他看看我不知道我说的什么,"船是从上海来的,逆风,走了四十二小时。"

"啊,很晴的是不是,你的鞋……"

他站起来,想做出一点什么样子,可是一点也不自然。我看到他比我高出半个头,上唇有着黑黑的胡子,牙齿很自,很大的手指在脸颊上极不自然地划来划去。我慢慢缓过劲来,提议先去给他买鞋,他看看我,明白我要给他做什么,便笑了。

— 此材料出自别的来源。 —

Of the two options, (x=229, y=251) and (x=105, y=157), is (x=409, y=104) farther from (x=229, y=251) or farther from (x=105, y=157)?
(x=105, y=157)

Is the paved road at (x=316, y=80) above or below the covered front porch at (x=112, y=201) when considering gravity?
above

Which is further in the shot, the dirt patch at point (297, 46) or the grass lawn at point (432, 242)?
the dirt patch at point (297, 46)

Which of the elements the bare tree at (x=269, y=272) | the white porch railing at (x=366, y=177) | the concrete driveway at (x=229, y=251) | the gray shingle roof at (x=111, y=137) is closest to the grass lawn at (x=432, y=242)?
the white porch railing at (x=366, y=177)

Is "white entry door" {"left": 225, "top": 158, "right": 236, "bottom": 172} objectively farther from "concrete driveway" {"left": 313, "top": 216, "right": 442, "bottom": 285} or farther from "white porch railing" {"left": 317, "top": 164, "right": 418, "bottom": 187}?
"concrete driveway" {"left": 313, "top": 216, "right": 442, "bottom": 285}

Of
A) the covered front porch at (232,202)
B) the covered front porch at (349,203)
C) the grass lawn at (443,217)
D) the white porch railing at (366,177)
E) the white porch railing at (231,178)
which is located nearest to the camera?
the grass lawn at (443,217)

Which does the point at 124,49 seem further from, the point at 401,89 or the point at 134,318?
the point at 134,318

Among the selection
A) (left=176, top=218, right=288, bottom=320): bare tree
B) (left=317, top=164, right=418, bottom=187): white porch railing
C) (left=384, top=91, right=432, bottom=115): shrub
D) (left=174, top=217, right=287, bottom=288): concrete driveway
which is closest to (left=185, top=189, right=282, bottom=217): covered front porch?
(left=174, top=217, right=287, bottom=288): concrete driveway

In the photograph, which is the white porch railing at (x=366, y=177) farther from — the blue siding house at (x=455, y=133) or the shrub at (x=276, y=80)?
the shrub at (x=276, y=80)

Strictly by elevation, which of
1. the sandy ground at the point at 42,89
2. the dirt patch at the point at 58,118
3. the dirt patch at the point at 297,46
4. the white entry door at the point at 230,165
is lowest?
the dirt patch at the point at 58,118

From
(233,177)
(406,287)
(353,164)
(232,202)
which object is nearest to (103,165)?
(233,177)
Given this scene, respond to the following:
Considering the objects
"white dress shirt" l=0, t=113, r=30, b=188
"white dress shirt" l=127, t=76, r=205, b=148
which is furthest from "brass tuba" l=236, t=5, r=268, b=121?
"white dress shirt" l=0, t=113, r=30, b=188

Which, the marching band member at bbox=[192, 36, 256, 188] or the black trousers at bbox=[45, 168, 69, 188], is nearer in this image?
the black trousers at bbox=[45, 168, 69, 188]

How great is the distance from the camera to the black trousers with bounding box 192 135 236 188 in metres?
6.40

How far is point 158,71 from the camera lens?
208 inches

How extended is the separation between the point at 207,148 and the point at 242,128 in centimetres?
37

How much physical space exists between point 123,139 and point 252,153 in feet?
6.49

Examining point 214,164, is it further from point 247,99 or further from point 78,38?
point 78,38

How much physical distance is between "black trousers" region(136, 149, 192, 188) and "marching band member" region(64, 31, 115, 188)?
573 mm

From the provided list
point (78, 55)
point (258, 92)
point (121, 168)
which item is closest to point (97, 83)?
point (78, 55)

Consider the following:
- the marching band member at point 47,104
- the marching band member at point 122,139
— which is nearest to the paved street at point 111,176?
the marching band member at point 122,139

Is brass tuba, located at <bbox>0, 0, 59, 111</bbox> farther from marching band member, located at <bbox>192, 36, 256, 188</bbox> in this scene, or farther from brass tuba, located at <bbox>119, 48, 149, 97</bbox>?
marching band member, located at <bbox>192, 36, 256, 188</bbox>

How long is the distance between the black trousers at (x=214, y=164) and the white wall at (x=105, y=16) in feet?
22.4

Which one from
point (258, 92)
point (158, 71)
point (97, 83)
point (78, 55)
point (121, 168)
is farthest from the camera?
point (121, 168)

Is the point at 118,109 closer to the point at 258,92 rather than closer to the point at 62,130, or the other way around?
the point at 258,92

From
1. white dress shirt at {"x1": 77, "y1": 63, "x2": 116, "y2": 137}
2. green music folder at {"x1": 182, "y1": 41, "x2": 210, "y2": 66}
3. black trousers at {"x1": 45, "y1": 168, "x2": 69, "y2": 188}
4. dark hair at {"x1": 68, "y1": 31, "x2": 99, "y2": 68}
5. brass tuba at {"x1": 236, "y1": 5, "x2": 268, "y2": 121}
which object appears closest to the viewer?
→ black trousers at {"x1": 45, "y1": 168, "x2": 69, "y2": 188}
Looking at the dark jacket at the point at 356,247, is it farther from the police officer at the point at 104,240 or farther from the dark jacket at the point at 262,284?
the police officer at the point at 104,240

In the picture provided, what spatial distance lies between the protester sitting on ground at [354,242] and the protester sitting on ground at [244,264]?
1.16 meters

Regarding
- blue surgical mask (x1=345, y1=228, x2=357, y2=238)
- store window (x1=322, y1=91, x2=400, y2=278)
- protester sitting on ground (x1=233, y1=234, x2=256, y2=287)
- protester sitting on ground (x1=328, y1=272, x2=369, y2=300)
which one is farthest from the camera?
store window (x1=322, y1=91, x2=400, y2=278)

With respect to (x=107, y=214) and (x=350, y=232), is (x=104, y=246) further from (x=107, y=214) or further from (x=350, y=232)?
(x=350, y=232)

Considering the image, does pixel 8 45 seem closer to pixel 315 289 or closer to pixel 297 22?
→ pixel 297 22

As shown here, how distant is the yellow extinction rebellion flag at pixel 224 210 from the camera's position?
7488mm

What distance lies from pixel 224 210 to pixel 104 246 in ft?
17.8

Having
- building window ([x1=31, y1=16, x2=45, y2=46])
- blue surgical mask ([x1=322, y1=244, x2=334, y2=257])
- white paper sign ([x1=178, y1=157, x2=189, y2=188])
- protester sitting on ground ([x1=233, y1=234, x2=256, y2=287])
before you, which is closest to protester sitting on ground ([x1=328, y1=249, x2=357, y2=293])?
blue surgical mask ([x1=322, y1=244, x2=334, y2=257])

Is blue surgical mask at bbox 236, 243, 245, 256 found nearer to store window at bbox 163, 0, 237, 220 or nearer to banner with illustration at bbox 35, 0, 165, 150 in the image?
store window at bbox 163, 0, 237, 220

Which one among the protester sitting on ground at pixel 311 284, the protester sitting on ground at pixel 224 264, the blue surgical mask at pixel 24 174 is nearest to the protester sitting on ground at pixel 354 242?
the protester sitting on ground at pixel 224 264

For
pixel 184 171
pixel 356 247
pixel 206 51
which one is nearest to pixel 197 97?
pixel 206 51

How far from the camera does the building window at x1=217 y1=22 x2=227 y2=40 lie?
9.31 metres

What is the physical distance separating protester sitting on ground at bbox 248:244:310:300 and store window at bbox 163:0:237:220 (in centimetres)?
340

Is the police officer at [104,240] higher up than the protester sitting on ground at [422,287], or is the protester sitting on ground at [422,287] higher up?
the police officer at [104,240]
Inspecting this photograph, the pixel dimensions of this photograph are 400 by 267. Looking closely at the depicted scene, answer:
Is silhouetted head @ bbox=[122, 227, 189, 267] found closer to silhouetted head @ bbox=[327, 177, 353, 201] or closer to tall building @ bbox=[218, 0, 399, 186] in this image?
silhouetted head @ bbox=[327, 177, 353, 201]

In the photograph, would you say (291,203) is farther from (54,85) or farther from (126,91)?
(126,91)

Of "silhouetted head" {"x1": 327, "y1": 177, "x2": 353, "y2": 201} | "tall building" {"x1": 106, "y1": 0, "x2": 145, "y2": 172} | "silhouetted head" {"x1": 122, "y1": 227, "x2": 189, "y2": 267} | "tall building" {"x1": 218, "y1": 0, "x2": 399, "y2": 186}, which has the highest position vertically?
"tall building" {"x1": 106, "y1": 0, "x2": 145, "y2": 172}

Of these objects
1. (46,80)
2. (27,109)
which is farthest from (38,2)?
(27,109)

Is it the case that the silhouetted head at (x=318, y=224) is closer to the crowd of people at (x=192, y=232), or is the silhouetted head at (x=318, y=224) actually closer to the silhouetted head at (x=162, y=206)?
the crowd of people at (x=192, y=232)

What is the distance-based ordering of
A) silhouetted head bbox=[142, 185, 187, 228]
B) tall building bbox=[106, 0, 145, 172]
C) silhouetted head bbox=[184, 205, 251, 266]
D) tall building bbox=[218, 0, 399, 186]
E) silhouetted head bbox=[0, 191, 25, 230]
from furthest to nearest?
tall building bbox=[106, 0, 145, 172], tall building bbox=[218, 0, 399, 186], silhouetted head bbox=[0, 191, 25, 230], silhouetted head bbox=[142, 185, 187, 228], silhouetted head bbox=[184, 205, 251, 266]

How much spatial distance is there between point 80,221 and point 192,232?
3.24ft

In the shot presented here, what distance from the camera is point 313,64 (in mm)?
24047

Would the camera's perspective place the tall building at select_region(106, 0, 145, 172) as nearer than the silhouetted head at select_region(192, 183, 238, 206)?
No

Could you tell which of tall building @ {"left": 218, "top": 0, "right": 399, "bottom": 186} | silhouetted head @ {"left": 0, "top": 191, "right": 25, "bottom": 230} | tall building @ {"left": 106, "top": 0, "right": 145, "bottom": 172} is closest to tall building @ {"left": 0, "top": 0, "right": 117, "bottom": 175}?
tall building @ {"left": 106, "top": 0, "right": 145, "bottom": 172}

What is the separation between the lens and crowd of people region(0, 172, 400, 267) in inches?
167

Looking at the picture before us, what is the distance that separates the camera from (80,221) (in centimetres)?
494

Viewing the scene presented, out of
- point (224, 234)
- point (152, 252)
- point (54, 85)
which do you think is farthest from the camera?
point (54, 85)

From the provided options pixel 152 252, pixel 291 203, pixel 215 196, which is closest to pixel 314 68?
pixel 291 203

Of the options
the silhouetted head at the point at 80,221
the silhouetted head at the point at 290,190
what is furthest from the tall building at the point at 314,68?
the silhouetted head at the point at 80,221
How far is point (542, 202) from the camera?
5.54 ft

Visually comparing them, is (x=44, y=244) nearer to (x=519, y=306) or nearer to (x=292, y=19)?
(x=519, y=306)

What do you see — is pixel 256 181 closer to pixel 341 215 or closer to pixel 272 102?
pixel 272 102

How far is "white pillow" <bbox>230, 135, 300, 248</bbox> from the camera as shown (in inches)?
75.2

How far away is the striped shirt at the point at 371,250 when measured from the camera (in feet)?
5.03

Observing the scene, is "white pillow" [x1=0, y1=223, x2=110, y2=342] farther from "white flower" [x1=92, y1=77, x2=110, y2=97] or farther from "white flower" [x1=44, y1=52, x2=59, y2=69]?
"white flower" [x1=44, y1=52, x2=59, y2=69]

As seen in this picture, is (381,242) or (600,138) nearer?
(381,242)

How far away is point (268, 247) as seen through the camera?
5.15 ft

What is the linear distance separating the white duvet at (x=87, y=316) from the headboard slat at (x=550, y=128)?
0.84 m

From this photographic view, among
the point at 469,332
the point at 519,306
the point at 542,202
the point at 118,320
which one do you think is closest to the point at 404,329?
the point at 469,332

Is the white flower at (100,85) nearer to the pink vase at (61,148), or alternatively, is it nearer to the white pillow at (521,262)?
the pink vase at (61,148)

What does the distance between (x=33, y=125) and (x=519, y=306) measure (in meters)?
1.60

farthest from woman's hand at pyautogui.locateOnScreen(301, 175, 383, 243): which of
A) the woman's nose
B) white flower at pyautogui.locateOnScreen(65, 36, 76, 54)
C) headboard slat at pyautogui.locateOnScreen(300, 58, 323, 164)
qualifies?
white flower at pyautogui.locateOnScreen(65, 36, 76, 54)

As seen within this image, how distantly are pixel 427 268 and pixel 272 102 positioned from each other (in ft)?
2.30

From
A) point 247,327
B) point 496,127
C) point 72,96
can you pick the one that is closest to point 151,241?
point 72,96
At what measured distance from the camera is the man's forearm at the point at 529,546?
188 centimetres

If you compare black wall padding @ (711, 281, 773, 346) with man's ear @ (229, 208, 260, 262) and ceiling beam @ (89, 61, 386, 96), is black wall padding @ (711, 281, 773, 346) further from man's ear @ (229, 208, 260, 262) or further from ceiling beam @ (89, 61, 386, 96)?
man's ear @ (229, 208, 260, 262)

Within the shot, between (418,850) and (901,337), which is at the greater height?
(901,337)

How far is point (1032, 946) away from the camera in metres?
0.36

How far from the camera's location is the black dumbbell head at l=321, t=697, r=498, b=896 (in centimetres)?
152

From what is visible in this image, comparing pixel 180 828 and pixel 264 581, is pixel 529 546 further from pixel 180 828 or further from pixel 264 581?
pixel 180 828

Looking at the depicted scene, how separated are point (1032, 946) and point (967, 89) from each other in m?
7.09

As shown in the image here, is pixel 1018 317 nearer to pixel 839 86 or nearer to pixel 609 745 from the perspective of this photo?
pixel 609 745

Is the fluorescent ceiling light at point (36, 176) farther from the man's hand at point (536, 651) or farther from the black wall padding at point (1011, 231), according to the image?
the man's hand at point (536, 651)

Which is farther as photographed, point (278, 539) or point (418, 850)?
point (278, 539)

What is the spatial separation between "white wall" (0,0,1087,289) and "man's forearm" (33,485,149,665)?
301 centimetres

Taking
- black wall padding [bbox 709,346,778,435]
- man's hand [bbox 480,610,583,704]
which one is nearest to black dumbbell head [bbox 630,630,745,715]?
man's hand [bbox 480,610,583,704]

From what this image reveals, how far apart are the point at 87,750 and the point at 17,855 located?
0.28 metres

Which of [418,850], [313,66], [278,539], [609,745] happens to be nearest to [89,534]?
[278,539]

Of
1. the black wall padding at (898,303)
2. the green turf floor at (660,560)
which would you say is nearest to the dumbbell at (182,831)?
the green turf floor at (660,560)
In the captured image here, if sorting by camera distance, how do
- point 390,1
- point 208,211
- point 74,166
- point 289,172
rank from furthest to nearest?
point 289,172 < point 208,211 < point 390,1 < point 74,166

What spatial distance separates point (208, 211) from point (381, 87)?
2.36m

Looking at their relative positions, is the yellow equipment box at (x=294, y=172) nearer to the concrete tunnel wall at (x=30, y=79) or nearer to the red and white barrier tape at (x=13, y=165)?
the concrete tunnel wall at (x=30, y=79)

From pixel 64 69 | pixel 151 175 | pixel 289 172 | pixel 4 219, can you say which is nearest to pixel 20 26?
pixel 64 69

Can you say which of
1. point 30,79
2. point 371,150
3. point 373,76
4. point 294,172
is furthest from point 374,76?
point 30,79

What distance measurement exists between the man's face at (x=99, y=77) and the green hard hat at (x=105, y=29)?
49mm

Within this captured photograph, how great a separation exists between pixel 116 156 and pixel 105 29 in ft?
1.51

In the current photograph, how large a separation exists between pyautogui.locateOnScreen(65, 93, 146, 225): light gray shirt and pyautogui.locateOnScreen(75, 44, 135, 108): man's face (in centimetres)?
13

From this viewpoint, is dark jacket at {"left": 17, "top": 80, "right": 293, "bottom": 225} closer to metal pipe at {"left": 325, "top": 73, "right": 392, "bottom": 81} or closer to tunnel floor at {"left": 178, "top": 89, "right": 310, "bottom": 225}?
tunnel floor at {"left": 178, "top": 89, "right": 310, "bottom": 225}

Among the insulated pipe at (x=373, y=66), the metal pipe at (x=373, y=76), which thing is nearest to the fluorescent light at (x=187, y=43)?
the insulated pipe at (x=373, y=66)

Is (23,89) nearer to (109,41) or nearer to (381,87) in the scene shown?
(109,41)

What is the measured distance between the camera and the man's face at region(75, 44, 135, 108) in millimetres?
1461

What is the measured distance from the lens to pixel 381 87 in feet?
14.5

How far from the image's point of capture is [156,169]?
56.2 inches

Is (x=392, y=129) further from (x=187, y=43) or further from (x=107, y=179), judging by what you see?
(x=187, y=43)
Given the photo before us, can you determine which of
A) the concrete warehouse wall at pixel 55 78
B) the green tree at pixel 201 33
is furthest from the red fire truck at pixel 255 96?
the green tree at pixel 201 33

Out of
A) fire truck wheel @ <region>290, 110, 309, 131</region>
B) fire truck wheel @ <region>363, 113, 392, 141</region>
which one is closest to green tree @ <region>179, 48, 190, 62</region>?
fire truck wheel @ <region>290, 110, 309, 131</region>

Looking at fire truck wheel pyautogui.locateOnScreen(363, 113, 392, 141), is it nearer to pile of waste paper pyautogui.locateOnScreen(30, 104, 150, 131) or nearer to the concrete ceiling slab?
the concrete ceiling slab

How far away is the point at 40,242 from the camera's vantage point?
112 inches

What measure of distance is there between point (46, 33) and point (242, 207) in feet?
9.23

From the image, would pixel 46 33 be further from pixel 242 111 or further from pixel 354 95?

我也想笑一下,说一两句轻松的缓和气氛的话,可是无论如何不能够,信上的东林和面前的东林完全是两个世界,面前的这个东林太真实,太陌生,太生硬,太和我的直觉格格不入,他是个从未见过面的完全不相识的男性,我为什么要和他走在一起呢?我怎么能允许他和我靠得这么近?就是他和我通了过去的那些信吗?为什么他的一举一动都在我的感觉上剑拔弩张难以谐调呢?他是不是东林?是不是那个从云层里播下阳光的东林?我拿不准,我觉得在他和信中有一个很大的断裂,令我感到异样疑惧重重。而且,在这次相见之前还有一场波折,他不讲任何理由突然好久不来信,不论怎样写信他也不回,直到我把"青泥洼人"的故事写给他他才急转直下北上相见。他一如此,我的怨气就来了,气呼呼地等着见了面算帐,可是,面对难以消融的陌生,我"算账"的情绪也一下子变得毫无根据了。

东林住宿的地方是要塞海运大队的招待所,消息封得很严,除了我,没人知道他已来了大连。我住在家里,偷着空子去看他,陪他去看大连的风光,我们彼此一步一步走近,小心地观察,小心地试探,都想找到通信中的那个对方,我闭口不提"算帐"的事,心中却想着能够达到那种"算帐"水平的感情。